» SELECTED EXCERPT
────────────────

The SLA guaranties are enforced per flow, so the virtualization scheme requires the underplaying hardware resource scheduling mechanisms that will allocate proportional share of each hardware resource to the flow. The allocations of the resource share to the flow create the *Virtual Flow* consisting of the sequence of processing steps on the required processing modules. The wireless protocol processing often imposes end to end latency requirements for the whole processing flow, so the resource scheduler need to take the full flow latency into account as well.

Providing the latency and processing bandwidth share guaranties is difficulty with the software controlled processing platform. The software control assumes that the scheduler is implemented in software and requires real time operating system for sharing CPU processing power as well as the hardware processing engines used by the software as accelerators. The time scales of real-time operating system slices and CPU context switching in the software controlled environment are order of magnitude larger than the ones required by the wireless protocol processing (tens of us vs. us). Thus Software Defined Radio platforms are not adequate for the multi-flow communication support since time slicing of processing resources will be inefficient and non-precise. We introduce Virtual Flow Pipelining (VFP as the novel architectural approach for programmable radio protocol which supports controlled coexistence processing of communication flows and delivers high performance through the high utilization of hardware and software processing resources. The efficient techniques for resource sharing and low overhead context switching used by VFP, yield high speedup with parallelization or CPU and hardware processing engines.

## 4. VIRTUAL FLOW PIPELINING

VFP concept is illustrated in Figure 2.



Figure 2: Virtual Flow Pipelining (VFP) processing

The traditional hardware pipeline based approach has a fixed sequence of operations, a fixed operation at each stage of the selected operating mode, and a fixed timing of operations, i.e., end to end processing latency. Furthermore there is no provision for multiplexing functional units among the flows provisioned in the system which is the basic requirement for enabling the processing platform virtualization. VFP approach adds the flexibility with respect to each design dimension described above and, in addition, allows software defined functions to be incorporated into the VFP based program control framework.

────────────────

» PROVIDED MATERIAL
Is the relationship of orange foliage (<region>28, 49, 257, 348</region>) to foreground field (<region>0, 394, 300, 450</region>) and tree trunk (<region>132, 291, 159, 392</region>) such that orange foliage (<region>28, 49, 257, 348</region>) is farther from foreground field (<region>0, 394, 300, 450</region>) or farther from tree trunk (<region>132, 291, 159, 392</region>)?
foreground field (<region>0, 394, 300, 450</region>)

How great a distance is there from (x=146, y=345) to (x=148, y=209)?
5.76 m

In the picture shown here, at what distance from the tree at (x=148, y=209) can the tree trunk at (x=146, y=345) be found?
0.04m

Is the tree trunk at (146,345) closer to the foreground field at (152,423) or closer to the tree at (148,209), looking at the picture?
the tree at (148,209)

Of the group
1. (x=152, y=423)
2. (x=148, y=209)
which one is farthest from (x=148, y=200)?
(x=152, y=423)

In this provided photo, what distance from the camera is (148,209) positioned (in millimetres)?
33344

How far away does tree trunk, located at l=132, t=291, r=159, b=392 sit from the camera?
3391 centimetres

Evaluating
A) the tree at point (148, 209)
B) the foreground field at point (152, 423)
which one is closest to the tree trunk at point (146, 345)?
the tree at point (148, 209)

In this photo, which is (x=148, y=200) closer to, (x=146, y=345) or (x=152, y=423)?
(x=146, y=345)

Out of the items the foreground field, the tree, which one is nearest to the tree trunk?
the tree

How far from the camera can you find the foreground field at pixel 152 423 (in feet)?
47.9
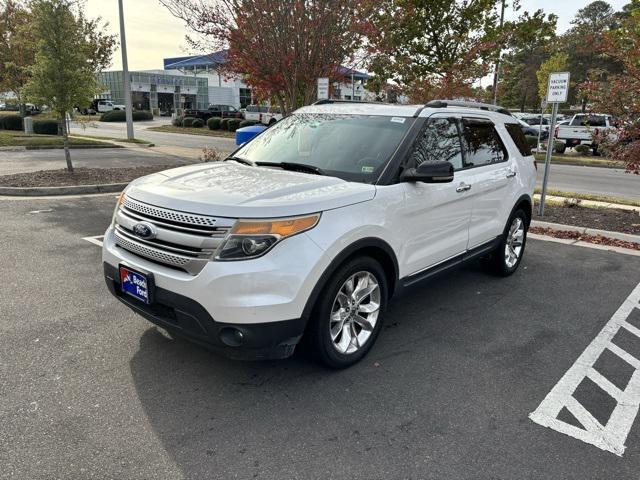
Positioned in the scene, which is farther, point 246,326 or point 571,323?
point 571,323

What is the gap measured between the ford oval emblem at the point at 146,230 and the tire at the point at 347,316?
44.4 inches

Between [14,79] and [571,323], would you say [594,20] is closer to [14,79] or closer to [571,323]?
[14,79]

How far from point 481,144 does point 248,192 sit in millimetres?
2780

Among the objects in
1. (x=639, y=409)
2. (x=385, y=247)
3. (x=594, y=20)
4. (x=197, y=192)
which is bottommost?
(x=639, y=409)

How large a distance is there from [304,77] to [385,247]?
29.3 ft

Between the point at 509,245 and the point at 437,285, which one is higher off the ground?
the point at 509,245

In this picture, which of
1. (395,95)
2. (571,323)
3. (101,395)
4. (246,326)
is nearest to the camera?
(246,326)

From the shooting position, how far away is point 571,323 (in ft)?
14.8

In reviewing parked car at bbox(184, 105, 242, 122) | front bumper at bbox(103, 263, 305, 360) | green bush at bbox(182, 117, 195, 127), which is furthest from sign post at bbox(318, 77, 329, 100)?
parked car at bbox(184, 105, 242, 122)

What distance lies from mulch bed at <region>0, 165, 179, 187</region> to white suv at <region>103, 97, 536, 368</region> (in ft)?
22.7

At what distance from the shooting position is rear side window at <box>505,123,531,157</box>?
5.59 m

────────────────

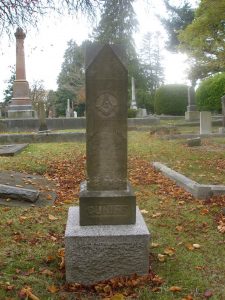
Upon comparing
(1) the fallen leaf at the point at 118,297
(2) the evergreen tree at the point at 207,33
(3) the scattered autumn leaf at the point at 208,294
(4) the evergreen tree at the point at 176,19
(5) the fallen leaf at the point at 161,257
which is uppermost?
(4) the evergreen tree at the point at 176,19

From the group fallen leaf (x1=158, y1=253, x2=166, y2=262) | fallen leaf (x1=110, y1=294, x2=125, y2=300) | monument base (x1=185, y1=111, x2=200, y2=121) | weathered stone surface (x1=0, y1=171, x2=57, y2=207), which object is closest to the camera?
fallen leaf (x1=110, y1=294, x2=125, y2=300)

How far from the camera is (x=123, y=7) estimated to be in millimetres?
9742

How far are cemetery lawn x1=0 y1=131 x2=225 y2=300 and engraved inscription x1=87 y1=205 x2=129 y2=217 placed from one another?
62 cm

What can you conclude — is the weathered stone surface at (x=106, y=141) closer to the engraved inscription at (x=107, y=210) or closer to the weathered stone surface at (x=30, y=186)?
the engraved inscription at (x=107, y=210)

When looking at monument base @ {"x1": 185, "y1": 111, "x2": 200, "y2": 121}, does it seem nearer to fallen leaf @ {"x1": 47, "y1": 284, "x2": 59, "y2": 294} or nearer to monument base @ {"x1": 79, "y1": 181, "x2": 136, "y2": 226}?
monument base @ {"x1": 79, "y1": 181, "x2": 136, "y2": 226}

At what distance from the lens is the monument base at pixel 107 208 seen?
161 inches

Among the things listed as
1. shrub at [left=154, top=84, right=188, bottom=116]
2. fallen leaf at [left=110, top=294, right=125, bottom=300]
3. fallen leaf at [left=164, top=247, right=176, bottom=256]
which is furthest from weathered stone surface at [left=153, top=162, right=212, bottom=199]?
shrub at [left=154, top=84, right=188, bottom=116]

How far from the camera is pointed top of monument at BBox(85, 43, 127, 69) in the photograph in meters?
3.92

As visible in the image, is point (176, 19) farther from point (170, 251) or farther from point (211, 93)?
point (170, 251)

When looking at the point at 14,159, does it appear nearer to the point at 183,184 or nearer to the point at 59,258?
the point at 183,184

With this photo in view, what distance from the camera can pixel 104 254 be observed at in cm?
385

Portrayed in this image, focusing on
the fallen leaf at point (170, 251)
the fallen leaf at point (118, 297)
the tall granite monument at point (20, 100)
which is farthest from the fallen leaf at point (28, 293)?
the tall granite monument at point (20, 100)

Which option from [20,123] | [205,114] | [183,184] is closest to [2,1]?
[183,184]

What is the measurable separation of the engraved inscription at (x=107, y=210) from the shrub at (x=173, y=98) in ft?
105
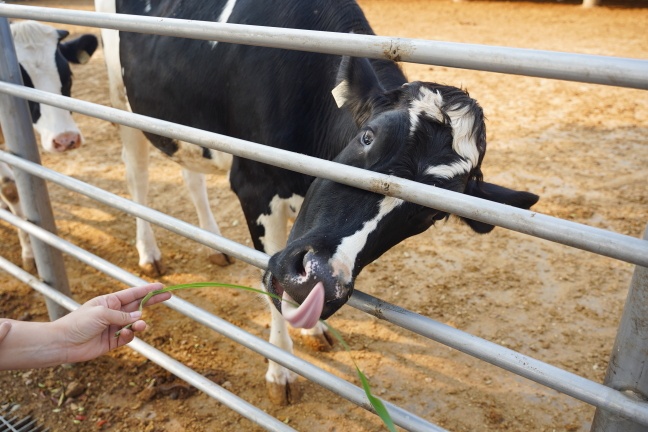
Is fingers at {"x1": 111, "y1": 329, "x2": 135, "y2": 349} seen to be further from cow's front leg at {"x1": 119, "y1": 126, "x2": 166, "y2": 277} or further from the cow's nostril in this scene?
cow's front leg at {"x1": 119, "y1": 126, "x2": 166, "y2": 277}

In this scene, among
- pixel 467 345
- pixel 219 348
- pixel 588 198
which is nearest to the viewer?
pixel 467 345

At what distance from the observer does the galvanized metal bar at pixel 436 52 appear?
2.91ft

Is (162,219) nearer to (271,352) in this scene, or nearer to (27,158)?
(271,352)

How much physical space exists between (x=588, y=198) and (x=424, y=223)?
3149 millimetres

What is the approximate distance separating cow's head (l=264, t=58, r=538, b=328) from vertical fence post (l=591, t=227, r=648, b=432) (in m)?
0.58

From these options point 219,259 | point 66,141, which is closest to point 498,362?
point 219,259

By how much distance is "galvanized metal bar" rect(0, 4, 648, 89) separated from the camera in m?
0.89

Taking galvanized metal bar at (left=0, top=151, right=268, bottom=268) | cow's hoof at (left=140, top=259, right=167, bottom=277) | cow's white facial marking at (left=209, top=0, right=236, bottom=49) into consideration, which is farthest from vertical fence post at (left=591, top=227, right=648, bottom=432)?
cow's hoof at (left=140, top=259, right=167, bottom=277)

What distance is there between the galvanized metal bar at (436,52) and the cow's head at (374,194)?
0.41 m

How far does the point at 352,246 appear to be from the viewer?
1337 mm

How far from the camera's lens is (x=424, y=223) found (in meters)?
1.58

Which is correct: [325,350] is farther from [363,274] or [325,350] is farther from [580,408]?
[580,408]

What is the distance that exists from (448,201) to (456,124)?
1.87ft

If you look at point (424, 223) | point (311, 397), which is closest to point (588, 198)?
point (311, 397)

────────────────

» PROMPT A
Please answer these from the excerpt on Virtual Flow Pipelining:
(i) Per what are the SLA guaranties enforced?
(ii) In what does the software control assume the scheduler is implemented?
(iii) For what does the traditional hardware pipeline based approach have no provision?
» PROMPT B
Rewrite the part of the Virtual Flow Pipelining excerpt that opens with "The SLA guaranties" and closes with "account as well.", substituting "processing units" for "processing modules".

» OUTPUT A
(i) Per flow.
(ii) In software.
(iii) For multiplexing functional units among the flows provisioned in the system.

» OUTPUT B
The SLA guaranties are enforced per flow, so the virtualization scheme requires the underplaying hardware resource scheduling mechanisms that will allocate proportional share of each hardware resource to the flow. The allocations of the resource share to the flow create the *Virtual Flow* consisting of the sequence of processing steps on the required processing units. The wireless protocol processing often imposes end to end latency requirements for the whole processing flow, so the resource scheduler need to take the full flow latency into account as well.